Which brings us to Congress, that other branch the White House touts. It is utterly and embarrassingly true that they have repeatedly bought off on this, even if James Sensenbrenner, among others, is suckering journalists claiming that he didn’t. Indeed, oversight committees shot down efforts to limit Section 215 orders to people who actually had a tie to a suspected terrorist or foreign spy in 2006, 2009, and 2011. Such language was shot down each time. So, too, were efforts in 2011 and 2012 to reveal what was really going on in Section 215 collection; oversight committees shot that down too.

So here, in a rarity for national security overreach, the White House is absolutely right. Congress repeatedly bought off on this program, including its unbelievably broad standard for “relevance.”
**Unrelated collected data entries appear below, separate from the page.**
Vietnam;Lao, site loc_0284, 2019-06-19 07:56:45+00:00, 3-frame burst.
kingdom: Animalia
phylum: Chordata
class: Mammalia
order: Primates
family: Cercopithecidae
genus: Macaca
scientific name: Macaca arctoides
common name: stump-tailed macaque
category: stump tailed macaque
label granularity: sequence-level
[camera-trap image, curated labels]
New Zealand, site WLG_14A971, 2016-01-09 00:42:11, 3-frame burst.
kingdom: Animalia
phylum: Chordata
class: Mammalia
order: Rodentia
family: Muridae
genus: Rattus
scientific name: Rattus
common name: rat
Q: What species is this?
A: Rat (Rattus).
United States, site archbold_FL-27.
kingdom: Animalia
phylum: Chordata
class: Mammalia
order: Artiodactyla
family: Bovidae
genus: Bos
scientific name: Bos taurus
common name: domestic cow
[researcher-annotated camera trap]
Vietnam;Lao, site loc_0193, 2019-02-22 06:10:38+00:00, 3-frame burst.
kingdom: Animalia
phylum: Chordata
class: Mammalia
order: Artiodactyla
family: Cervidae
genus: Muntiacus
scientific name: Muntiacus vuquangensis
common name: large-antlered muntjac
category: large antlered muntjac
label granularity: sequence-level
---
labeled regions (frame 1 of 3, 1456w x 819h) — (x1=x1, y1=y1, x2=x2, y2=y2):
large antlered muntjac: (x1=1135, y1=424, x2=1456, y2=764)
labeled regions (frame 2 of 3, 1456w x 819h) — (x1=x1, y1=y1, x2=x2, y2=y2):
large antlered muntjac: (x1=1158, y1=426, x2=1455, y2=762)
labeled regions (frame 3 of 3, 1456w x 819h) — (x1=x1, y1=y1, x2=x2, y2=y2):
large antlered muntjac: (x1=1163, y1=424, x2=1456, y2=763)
Except … except … when Ron Wyden tried to get the government to tell him how many Americans’ records had been reviewed (by using this front-end collection to identify the back-end collection) the Inspectors General in question professed to be helpless to do that (later hints suggested they had done that study, but refused to share it with the Intelligence Committees).

So while it is true that Congress, with a few exceptions, have been completely complicit in this, it is also true that the Executive Branch has withheld the information Congress needs to understand what is happening with US person data.

I wonder why?

Never you worry, though, because it’s all constitutional.

There is a robust legal regime in place governing all activities conducted pursuant to the Foreign Intelligence Surveillance Act. That regime has been briefed to and approved by the Court.

Activities authorized under the Act are subject to strict controls and procedures under oversight of the Department of Justice, the Office of the Director of National Intelligence and the FISA Court, to ensure that they comply with the Constitution and laws of the United States and appropriately protect privacy and civil liberties.

Don’t worry, the White House concludes. The legal review designed not to be robust is robust.

And to be fair, the FISA Court has, on at least one occasion, told the Administration they were violating the Fourth Amendment. Though apparently DOJ and ODNI thought this Fourth Amendment violative collection was kosher, as they had to be slapped down by the court, so I’m not sure what purpose their purported oversight serves.

But as I pointed out this morning, there’s a flaw to this argument that is grounded in the Administration’s refusal to admit this is a real FISA Court order.

Standing.

The government, over and over and over and over, assures us this is all very Constitutional. Even while the government, over and over and over and over, goes to great lengths to ensure citizens don’t learn how they’re being surveilled, which would (in addition to pissing them off) give them the ability to sue.

Until the Americans who have been surveilled are permitted to challenge this in a court — precisely what the government has gone to great lengths to prevent — White House claims to constitutionality ring hollow.

The government doesn’t have the confidence to let us test these claims in court. That ought to tell you what they really think about its constitutionality.